If a participant is terminated for Cause then all rights to participate in the Program are immediately terminated. Cause is defined as a participant’s (a) commission of a crime of moral turpitude or a felony that involves financial misconduct or moral turpitude or has resulted, or reasonably could be expected to result, in any


 

 

adverse publicity regarding the participant or the Company or any of its subsidiaries or economic injury to the Company or any of its subsidiaries, (b) dishonesty or willful commission or omission of any action that has resulted, or reasonably could be expected to result, in any adverse publicity regarding the participant or the Company or any of its subsidiaries or has caused, or reasonably could be expected to cause, demonstrable and serious economic injury to the Company or any of its subsidiaries or (c) material breach of the terms of this Program or any other agreement entered into between the participant and the Company or any of its subsidiaries or affiliates after notice and a reasonable opportunity to cure (if such breach can be cured).
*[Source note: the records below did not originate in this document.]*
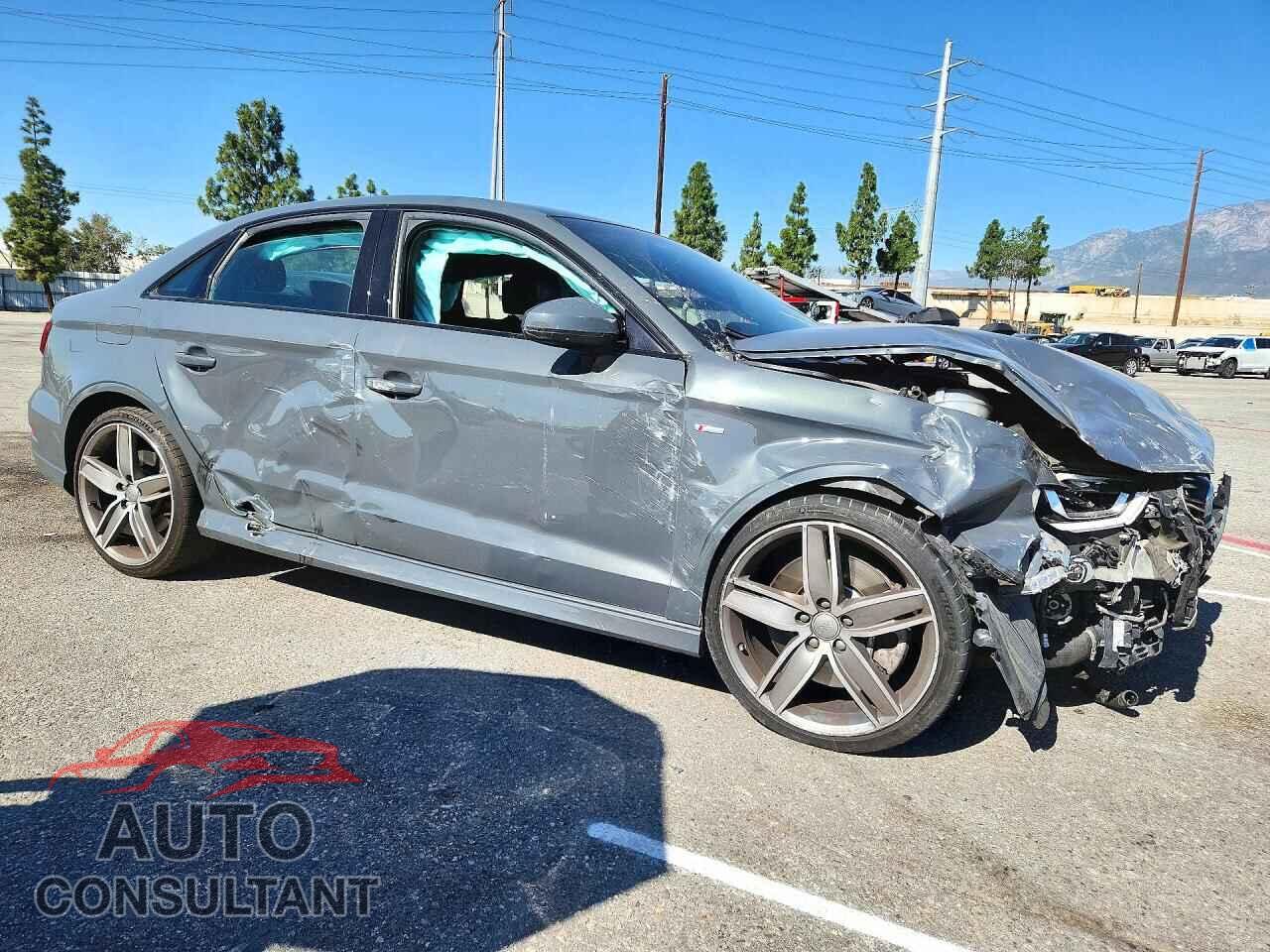 AUDI A3 2020 - WAUJEGFF0LA036664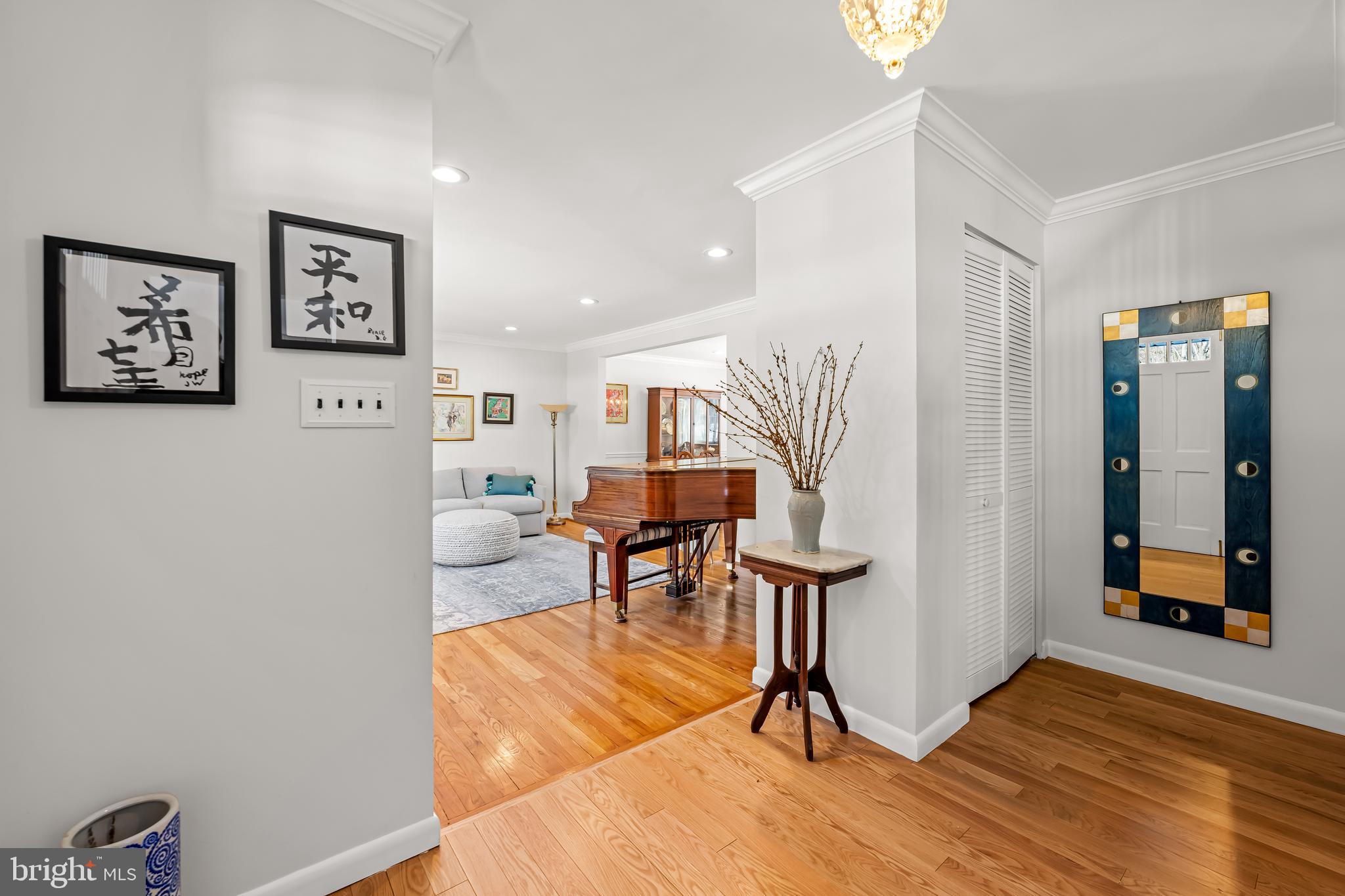 3407 Birch Hollow Road Baltimore, MD 21208 - Photo 5 of 47 a living room with furniture and wooden floor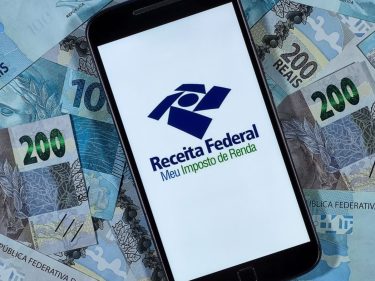Receita Federal mira em cripto mas favorece pirâmides (desde que paguem impostos)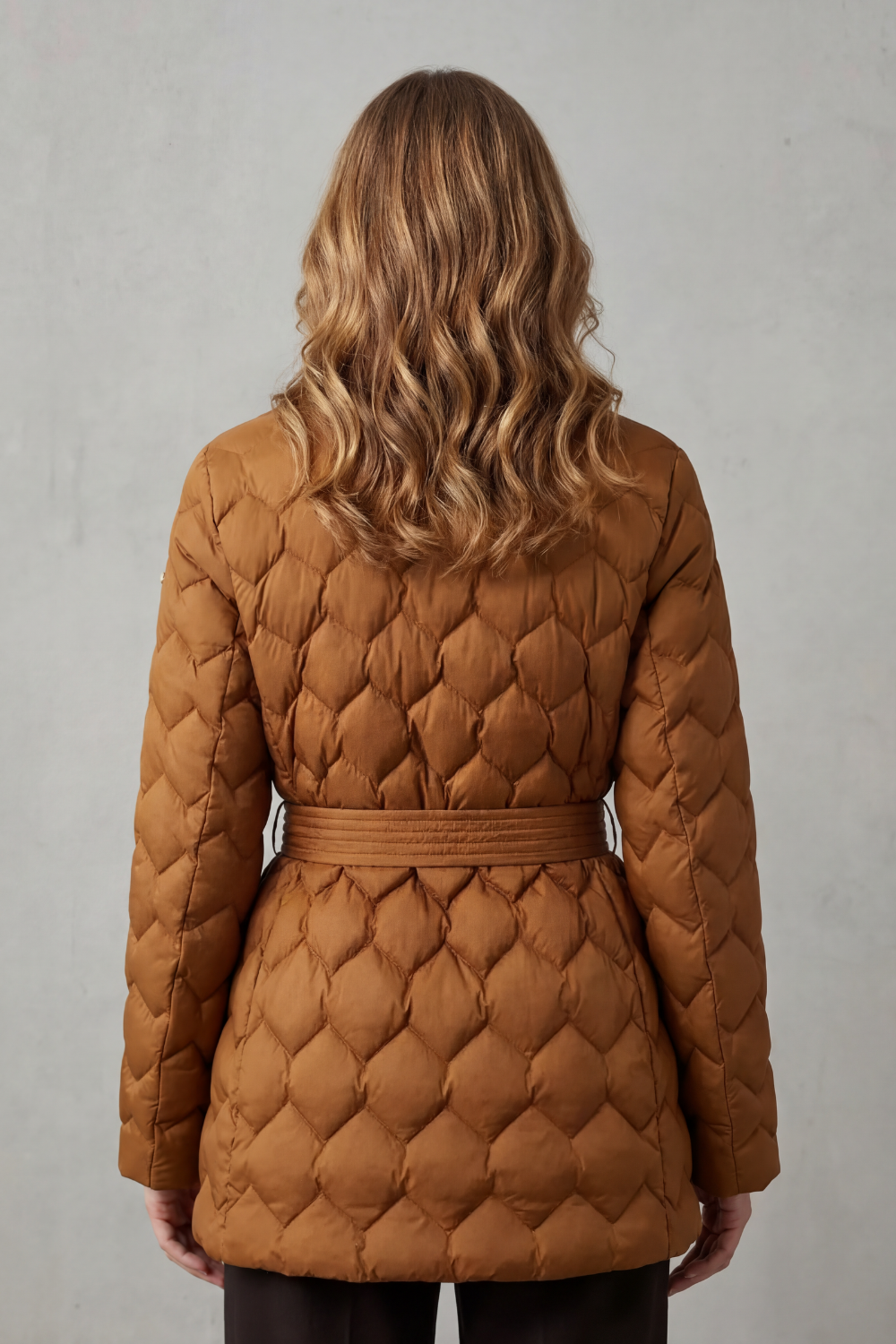 Sculpted Daunenjacke mit Gürtel Damen Diletta – Bild 4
For purposes hereof, no act or omission shall be considered willful unless committed in bad faith or without a reasonable belief that the act or omission was in the best interests of the Company or any of its affiliates.

 

11. The Company values its reputation for integrity and honesty. Achieving business results at the expense of violation of the law, regulations, or business ethics or allowing individuals under your supervision to behave in this manner is never in the best interest of the Company. Accordingly, if ethical or honesty standards of behavior are violated or if any such behavior of personnel under your supervision is knowingly condoned, any award earned under this program, is subject to forfeiture.

 

12. All payments are subject to applicable restrictions contained in the Company’s and its subsidiaries’ debt and equity financing agreements. If any such restrictions prohibit or otherwise delay payments due to participants in this Program, then the Company shall have the option to make such payments within thirty (30) days of the date that it is first permitted to make such payments.

 

13. Participants and their beneficiaries or heirs shall have no legal or equitable rights, claims or interest in any specific property or assets of the Company. The Company’s payment obligations under this Program shall constitute merely an unfunded and unsecured promise of the Company to pay compensation in the future to those participants to whom the Company has an obligation under the Program in accordance with its terms. The rights of the participants and any beneficiaries or heirs shall be no greater than those of the Company’s unsecured general creditors.

 

14. In the event of a Sale of the Company, as defined in the Hexion LLC Deferred Compensation Plan, all vesting will accelerate and the per share sale price will be used in lieu of the current market price to determine the value of SARs.

 

15. The Program is subject to modification and termination by the Compensation Committee of the Board of Directors of the Company at any time, with or without notification to participants.